• _Document section_:
• • • •
Monthly Archives: January 2014

Two frame nucs

The completed box

The completed box

Two frame nuc boxes are extremely useful and relatively easy and inexpensive to construct. I use them throughout the season for all sorts of things, including:

  • carrying drawn frames, foundation, stores and/or dummy boards
  • mating nucs, primed with a grafted cell or a frame with a swarm cell
  • two frame ‘split’ to protect an old queen while the colony is re-queened
  • simple box to protect a frame with the queen while manipulating the colony e.g. harvesting nurse bees to populate mini-nucs, Bailey comb changes
  • transport box for grafted larvae, with the frame wrapped in a damp tea towel and a hot water bottle for warmth
  • a seat (for grafting, or just avoiding the damp ground)
• • • •
• _Listed records_:
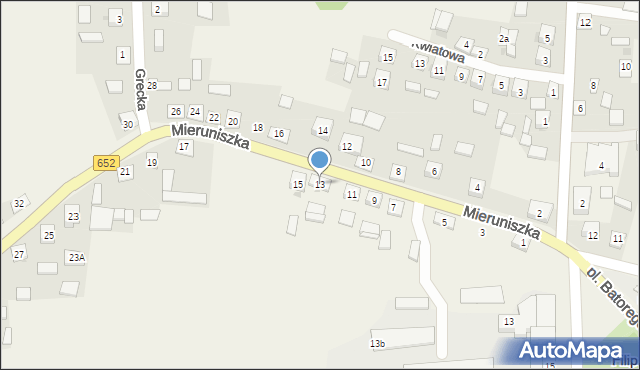 Filipów, Mieruniszka, 13, mapa Filipów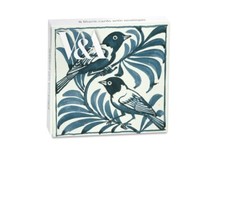 Weaver Birds William De Morgan Notelet Card Wallet - 8 Vintage Art Cards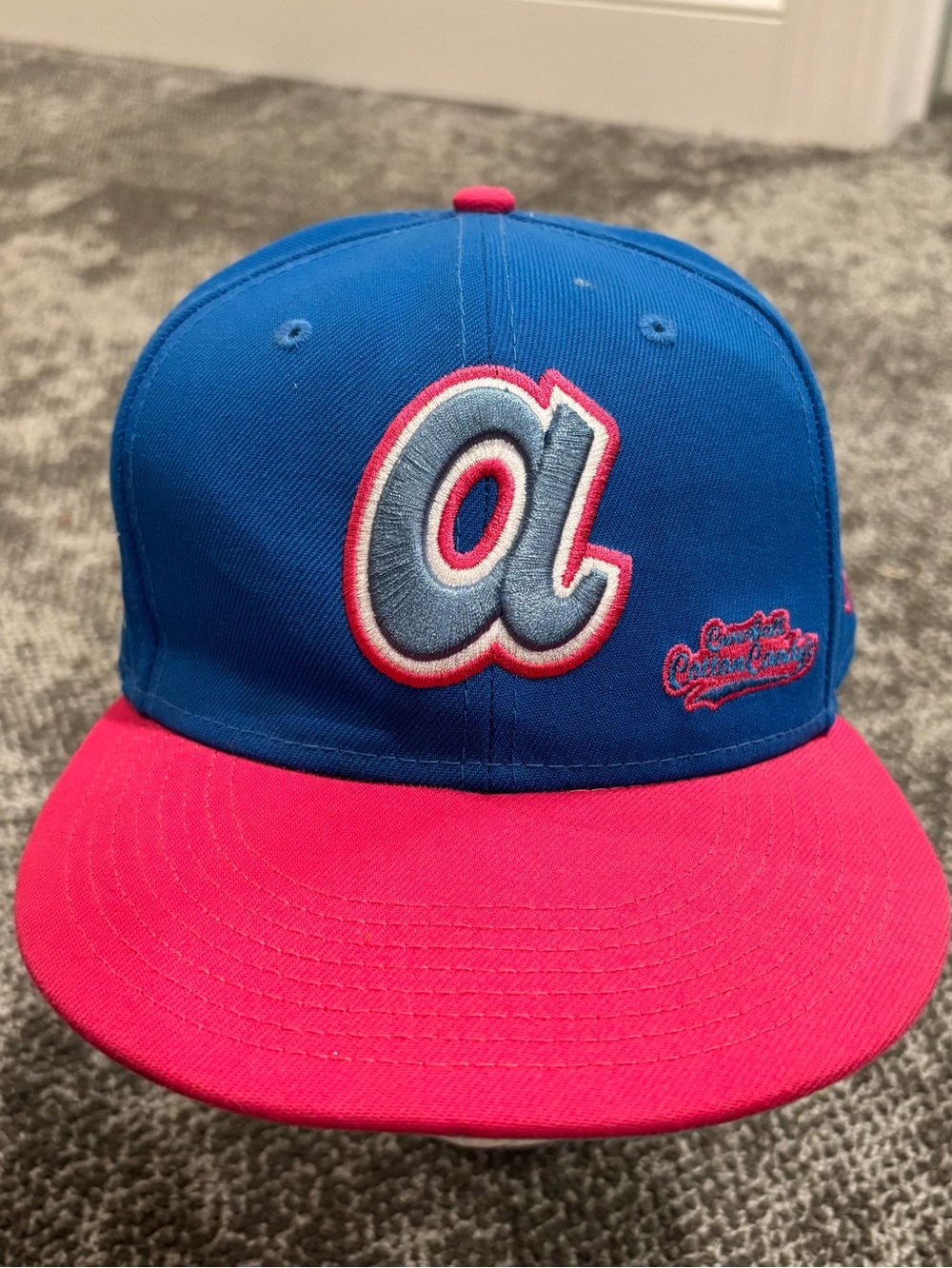New Era Atlanta Braves Big League Chew 59Fifty Cotton Candy Fitted 7 1/2 Hat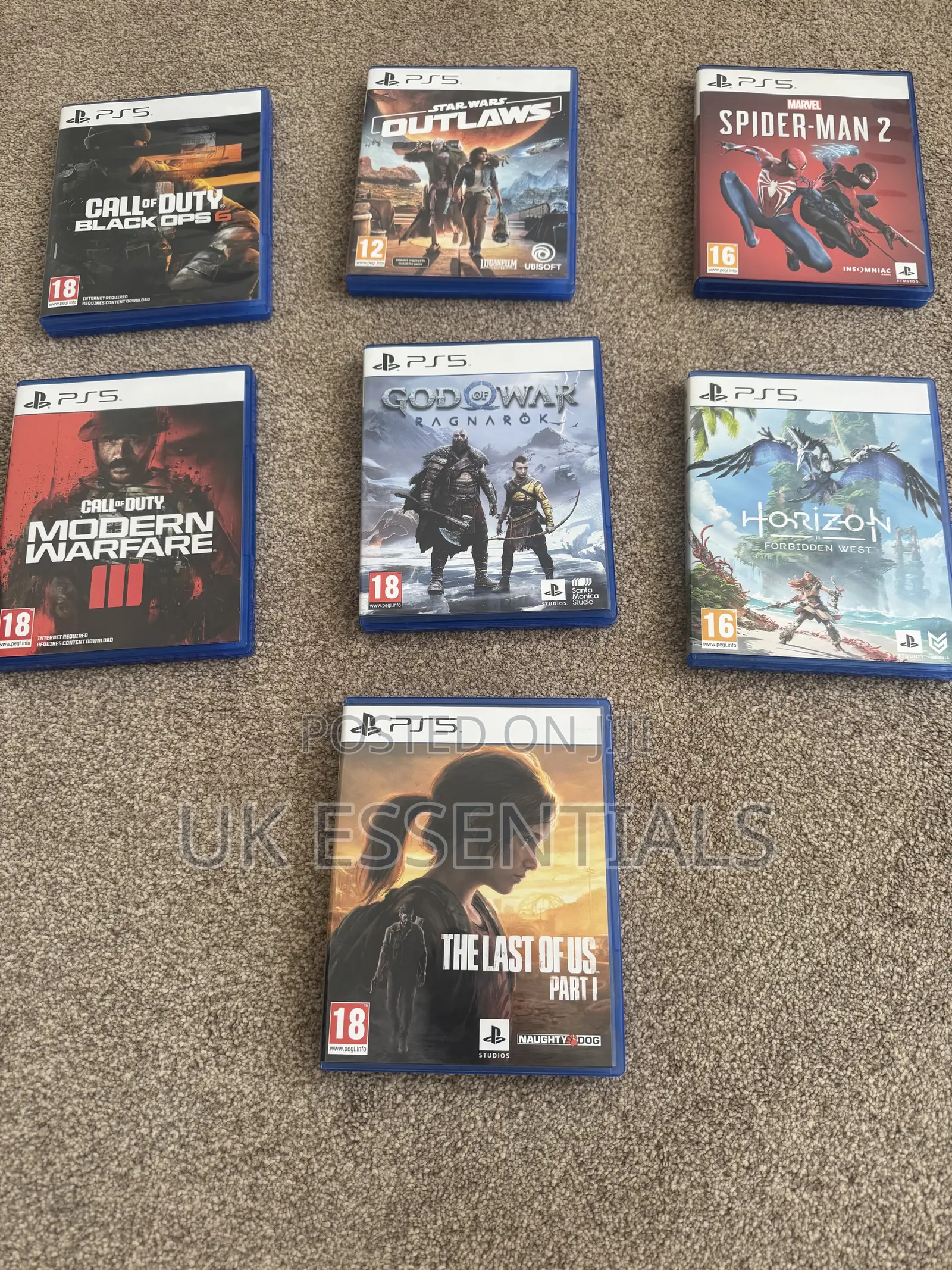 PlayStation 5 Games Ps5 CDS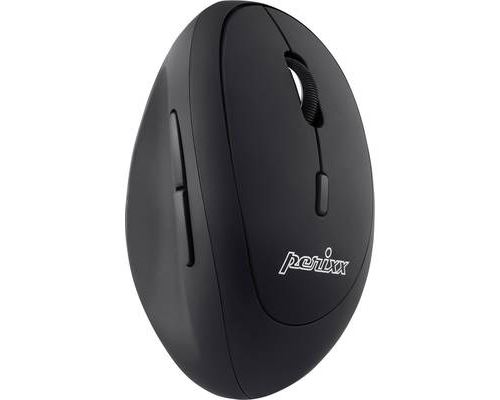 Perixx Noir Perimice-719 - S - Souris - Ergonomique - Pour Droitiers - Optique - 6 Boutons - Sans Fil - 2.4 Ghz - Récepteur Sans Fil Usb - Image 1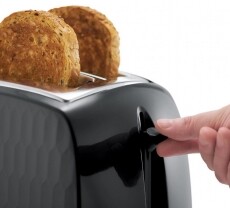 Russell Hobbs 26061-56/RH Honeycomb kenyérpirító - fekete  Konyhai termékek - Konyhai kisgép (sütés / főzés / hűtés / ételkészítés) - Kenyérpirító - 369767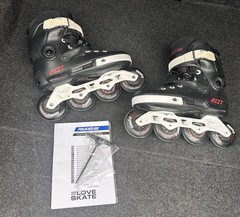 Powerslide Next 80 Rollerblades Black Inline Skates Roller Skates Preowned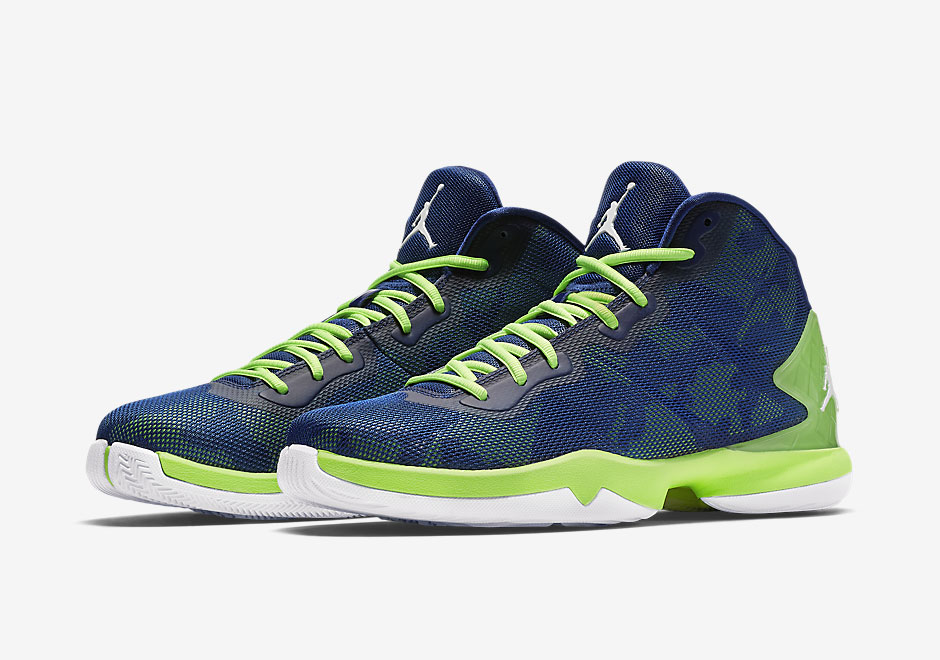 Jordan Super Fly 4 Seahawks Colorway 01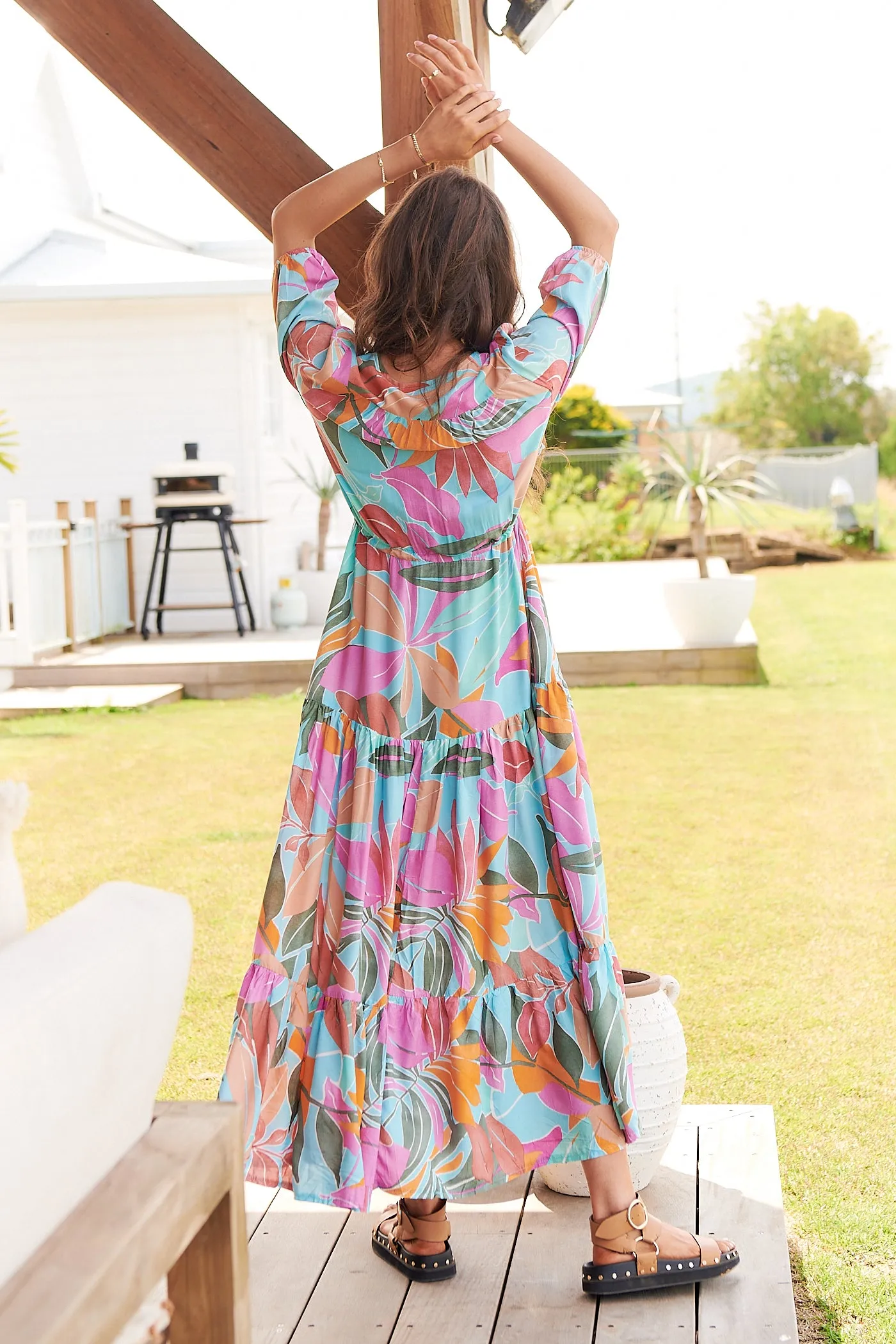 Kia Maxi Dress Multicolour - Multicolour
• • • •
• _Problems to solve_:
• A. According to the nuc box text, what accompanies the frame wrapped in a damp tea towel to keep grafted larvae warm in transport?
• B. Reproduce the passage of the nuc box text that begins at the words "Two frame nuc boxes" and stops after the words "the damp ground)".

• _Replies_:
• A. A hot water bottle.

• B.
Two frame nuc boxes are extremely useful and relatively easy and inexpensive to construct. I use them throughout the season for all sorts of things, including:

  • carrying drawn frames, foundation, stores and/or dummy boards
  • mating nucs, primed with a grafted cell or a frame with a swarm cell
  • two frame ‘split’ to protect an old queen while the colony is re-queened
  • simple box to protect a frame with the queen while manipulating the colony e.g. harvesting nurse bees to populate mini-nucs, Bailey comb changes
  • transport box for grafted larvae, with the frame wrapped in a damp tea towel and a hot water bottle for warmth
  • a seat (for grafting, or just avoiding the damp ground)